Delivery of rapamycin to dendritic cells using degradable microparticles

Abstract

Degradable microparticles have the potential to protect and release drugs over extended periods and, if sized appropriately, can be passively targeted to phagocytic cells in vivo. Dendritic cells (DC) are a class of phagocytic cells known to play important roles in transplant rejection. Previously, we have demonstrated that DC treated with an immunosuppressive drug, rapamycin, have the ability to suppress transplant rejection. Herein, we describe a strategy to deliver an intracellular depot of rapamycin to DC. To achieve this, rapamycin was encapsulated into ~3.4 microm sized poly(lactic-co-glycolic)acid (PLGA) microparticles (rapaMPs), and release behavior was examined under intra-phagosomal (pH=5) and extracellular (pH=7.4) conditions. It was observed that 4 days following phagocytosis of rapaMP, DC have significantly reduced ability to activate T cells, in comparison to DC treated with soluble rapamycin. Hence, we conclude that DC-specific intracellular delivery of rapamycin results in better efficacy of the drug, with respect to its ability to modulate DC function, when compared to treating DC with extracellular rapamycin.

Figure 1

SEM images of rapamycin containing PLGA particles.
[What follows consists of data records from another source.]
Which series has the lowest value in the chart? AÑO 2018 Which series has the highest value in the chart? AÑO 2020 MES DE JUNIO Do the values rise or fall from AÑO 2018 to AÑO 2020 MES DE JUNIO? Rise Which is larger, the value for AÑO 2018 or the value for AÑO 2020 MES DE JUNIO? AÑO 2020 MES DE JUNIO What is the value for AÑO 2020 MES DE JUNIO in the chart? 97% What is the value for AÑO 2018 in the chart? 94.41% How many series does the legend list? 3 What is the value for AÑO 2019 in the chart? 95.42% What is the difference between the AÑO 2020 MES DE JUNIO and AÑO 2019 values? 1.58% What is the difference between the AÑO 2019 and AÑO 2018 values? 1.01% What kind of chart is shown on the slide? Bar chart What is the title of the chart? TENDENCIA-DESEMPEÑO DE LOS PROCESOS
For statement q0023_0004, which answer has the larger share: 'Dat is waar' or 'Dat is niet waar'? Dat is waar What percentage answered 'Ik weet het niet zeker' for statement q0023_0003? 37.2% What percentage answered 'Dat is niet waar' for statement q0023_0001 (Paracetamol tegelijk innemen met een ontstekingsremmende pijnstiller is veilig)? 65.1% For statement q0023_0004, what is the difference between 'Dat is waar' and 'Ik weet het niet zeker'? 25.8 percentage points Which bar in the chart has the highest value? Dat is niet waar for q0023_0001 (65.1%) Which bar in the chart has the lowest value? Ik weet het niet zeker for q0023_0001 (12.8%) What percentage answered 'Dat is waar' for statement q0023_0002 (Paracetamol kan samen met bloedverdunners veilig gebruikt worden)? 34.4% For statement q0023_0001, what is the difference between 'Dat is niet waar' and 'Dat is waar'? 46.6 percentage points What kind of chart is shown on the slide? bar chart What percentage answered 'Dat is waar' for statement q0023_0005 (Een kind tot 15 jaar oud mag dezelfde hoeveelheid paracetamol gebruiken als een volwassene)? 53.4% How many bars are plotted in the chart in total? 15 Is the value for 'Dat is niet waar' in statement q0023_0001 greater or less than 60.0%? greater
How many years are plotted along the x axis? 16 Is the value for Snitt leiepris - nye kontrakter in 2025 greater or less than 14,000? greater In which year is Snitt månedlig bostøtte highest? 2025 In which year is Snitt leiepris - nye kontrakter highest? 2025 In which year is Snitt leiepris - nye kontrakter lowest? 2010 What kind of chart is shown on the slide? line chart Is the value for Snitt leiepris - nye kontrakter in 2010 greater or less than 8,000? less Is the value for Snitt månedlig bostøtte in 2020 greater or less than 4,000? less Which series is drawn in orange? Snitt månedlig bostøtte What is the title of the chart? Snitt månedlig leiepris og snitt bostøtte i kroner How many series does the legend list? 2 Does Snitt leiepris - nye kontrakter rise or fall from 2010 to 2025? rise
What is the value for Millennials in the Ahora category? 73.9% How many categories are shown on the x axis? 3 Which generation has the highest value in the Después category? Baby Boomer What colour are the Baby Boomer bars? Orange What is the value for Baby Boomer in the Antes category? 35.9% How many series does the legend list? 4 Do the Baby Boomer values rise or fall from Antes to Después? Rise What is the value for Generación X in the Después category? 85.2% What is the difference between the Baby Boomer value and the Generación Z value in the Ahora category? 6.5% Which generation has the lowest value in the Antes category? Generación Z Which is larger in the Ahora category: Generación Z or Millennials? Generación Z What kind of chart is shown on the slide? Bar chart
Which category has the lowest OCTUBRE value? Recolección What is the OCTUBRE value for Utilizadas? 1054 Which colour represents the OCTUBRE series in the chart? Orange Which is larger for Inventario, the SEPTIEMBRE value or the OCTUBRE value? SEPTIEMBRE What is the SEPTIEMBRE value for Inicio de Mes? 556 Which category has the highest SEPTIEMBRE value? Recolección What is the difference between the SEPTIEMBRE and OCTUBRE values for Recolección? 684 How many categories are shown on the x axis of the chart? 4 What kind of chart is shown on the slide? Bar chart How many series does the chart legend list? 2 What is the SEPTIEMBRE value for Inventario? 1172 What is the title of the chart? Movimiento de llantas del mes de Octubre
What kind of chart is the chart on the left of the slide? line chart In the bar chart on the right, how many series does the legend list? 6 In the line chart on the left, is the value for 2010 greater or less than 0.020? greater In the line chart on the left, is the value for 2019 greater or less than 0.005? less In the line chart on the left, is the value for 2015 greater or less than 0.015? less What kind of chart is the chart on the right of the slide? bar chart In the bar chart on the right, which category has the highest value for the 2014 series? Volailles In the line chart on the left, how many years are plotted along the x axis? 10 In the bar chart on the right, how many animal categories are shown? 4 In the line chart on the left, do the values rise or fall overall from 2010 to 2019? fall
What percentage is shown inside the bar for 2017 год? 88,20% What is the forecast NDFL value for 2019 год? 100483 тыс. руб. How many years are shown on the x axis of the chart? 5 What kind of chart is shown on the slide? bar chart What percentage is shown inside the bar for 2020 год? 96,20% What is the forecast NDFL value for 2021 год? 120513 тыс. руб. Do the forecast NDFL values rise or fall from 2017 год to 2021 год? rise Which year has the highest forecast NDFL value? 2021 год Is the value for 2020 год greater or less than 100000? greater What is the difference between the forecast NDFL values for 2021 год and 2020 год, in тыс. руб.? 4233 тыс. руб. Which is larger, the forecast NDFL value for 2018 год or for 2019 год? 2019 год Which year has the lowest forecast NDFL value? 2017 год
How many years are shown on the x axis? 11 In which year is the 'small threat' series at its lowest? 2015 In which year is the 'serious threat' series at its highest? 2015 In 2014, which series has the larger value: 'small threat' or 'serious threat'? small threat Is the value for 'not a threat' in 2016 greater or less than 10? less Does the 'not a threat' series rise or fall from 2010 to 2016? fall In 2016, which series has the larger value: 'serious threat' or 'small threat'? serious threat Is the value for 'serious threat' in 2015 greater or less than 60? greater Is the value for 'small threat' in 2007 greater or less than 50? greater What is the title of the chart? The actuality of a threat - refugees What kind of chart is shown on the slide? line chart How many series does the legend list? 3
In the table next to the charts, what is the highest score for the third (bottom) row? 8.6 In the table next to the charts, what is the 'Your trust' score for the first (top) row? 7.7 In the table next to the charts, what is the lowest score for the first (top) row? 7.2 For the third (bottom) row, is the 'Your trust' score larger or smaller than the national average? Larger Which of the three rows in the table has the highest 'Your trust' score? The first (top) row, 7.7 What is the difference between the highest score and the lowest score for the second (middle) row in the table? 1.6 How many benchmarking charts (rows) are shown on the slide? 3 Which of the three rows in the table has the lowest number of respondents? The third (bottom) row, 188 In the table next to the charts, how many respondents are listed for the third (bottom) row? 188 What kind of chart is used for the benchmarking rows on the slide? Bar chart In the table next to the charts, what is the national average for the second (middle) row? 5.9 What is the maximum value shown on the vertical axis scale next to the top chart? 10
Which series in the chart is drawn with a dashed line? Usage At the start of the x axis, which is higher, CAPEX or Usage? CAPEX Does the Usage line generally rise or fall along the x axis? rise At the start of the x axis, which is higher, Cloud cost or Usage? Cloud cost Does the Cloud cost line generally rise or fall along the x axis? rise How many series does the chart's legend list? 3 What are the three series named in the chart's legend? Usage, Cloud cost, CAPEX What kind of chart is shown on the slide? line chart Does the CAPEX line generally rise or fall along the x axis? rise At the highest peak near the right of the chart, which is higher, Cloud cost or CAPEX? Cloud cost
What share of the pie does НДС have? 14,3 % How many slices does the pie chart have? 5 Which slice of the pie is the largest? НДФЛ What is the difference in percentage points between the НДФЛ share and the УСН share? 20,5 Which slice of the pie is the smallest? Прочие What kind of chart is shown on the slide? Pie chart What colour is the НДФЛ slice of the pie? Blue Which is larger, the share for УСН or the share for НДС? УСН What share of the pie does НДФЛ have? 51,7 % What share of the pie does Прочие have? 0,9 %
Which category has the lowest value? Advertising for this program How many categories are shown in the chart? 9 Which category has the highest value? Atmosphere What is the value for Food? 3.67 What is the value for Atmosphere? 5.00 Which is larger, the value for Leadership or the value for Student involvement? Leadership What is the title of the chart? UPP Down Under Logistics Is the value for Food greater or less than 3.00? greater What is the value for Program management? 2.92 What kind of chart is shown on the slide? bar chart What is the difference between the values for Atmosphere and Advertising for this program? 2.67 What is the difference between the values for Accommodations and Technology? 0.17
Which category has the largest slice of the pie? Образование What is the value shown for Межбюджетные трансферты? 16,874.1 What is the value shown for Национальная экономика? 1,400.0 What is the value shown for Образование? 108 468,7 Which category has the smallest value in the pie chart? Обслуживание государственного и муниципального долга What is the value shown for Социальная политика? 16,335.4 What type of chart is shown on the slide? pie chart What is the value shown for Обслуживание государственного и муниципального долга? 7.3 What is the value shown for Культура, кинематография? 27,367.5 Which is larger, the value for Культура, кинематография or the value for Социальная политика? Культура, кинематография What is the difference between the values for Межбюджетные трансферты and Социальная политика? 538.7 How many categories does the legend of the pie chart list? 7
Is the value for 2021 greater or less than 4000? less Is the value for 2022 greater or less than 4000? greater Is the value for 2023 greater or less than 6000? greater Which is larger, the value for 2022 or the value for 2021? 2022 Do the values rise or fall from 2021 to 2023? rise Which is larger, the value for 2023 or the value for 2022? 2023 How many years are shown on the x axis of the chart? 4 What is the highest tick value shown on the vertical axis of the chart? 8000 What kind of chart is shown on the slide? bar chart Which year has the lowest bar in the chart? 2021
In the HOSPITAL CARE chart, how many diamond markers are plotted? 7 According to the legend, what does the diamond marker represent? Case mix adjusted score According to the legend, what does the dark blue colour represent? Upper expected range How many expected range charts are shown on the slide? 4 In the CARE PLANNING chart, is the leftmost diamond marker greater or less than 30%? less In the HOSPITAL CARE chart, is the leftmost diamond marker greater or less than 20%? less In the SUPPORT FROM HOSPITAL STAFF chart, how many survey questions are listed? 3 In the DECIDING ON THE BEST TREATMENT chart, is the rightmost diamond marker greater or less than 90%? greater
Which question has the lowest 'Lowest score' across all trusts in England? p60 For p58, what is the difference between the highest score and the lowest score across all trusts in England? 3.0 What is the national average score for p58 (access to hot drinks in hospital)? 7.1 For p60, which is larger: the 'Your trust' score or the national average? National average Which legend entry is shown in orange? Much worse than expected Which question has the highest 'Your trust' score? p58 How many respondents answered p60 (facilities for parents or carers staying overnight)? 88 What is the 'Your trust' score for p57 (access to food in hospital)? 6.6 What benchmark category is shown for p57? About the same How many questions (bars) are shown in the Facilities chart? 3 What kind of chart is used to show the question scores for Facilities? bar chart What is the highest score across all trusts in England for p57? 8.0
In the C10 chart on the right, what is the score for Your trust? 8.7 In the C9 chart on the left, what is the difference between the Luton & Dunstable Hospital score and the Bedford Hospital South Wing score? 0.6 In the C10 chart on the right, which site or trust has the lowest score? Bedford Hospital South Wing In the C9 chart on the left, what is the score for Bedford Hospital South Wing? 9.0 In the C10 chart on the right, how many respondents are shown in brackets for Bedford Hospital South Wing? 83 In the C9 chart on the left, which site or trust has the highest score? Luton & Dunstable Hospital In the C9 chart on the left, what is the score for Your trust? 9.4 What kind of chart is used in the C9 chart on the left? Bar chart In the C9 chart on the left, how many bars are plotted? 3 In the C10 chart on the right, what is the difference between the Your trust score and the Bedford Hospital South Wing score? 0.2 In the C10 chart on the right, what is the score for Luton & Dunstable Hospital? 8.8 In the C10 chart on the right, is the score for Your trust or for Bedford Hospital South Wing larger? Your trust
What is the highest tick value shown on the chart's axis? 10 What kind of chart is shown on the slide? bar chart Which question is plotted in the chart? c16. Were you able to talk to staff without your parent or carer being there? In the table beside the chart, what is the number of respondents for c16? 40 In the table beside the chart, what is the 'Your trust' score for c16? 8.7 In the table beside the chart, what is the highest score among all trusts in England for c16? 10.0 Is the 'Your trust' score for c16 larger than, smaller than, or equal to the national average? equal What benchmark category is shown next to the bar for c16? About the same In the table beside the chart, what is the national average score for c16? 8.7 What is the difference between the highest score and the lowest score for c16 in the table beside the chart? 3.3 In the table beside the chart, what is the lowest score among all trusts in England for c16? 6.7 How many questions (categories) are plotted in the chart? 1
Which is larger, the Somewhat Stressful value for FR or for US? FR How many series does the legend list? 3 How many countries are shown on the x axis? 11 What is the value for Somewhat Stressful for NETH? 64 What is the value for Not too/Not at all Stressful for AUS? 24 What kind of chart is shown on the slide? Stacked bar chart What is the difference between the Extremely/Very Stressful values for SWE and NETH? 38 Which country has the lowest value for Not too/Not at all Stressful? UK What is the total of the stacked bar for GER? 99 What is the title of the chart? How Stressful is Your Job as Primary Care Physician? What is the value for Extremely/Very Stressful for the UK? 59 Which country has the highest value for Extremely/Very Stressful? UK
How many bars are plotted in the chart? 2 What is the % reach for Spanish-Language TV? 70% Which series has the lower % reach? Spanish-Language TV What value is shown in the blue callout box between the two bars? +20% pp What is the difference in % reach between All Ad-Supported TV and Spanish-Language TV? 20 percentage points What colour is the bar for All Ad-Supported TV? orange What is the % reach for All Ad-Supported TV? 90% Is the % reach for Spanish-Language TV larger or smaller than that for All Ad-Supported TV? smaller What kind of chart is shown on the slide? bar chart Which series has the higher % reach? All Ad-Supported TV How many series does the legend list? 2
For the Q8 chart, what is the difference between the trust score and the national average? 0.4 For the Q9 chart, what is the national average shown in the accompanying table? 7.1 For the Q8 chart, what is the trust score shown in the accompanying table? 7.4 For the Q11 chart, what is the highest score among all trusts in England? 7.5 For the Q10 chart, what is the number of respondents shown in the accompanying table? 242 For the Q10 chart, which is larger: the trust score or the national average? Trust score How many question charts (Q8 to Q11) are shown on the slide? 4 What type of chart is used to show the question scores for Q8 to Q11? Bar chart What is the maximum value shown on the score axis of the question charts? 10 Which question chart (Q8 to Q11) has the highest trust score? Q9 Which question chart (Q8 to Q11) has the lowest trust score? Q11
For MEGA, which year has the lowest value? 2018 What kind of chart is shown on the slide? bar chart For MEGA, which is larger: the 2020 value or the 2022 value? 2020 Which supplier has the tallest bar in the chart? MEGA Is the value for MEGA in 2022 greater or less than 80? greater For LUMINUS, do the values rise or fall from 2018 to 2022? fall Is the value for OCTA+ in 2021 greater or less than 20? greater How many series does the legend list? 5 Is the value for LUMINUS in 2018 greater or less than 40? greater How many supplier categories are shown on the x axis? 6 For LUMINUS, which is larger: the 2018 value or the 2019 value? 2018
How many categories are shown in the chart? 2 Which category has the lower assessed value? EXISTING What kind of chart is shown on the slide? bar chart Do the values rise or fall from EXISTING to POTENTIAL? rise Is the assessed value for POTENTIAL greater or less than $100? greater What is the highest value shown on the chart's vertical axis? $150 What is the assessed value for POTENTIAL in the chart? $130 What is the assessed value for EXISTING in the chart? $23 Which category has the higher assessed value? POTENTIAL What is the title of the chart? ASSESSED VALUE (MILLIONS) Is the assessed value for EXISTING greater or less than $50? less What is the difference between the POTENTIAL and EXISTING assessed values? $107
These images confirm that the particles exhibit surface integrity. Also, sizes are consistent with measurements via volume impedance (Avg. Vol. Dia – 3.4 μm).

Figure 2

In vitro controlled release of rapamycin from small-rapaMPs in pH 5 and pH 7.4 buffer. Percentages are based on amount encapsulated. 100% indicates ∼3.7 μg of rapamycin/mg of rapaMPs – the maximum amount that would be released if the particles degraded completely. Standard deviations are based on n = 6 samples for release at pH 7.4, and n=3 samples for release at pH 5.

Figure 3

Representative images of live DC cultured for 1 day with rapaMPs. NT (no treatment) implies that no particles were added to these DC cultures. The ratios indicate the number of particles added to the number of DC. Scale = 50 μm.

Figure 4

Annexin-V and 7-AAD staining of DC to examine potential toxicity of rapaMPs. Apoptosis of DC incubated for (A) - 1 day, or (B) − 4 days with different number of rapaMPs was compared to untreated DC. Flow diagrams were generated by gating on CD11c⁺ (DC restricted marker) cells.

Figure 5

A mixed leukocyte reaction indicating the amount of radioactive thymidine incorporated into responding T lymphocytes. DC were loaded with rapaMPs using the indicated MP:cell ratio and then used to stimulate allo-reactive CD4⁺ T cells. NT (no treatment) group was assigned the value of 100% and all other percentages are normalized based on this value. The ratio of MPs to DC in the blank particles group is 5:1. Standard deviations are based on n = 6 experiments per group. * indicates comparison between 5:1 and NT groups - p <0.005; ** indicates comparison between 5:1 and soluble Rapa treatment groups - p < 0.01.

Figure 6

Flow Cytometric Analysis of DC activation markers on cells that have taken up fluorescently labeled rapaMPs (A647⁺). Flow diagrams were generated by gating on CD11c⁺ and Alexa-fluor 647^high or Alexa-fluor 647^low, as described in the top-center plot. Numbers on flow diagrams indicate mean fluorescence intensity values. DC were cultured with rapaMPs at a ratio of 5:1 (rapaMPs to DC) for 24 hours, prior to flow analysis.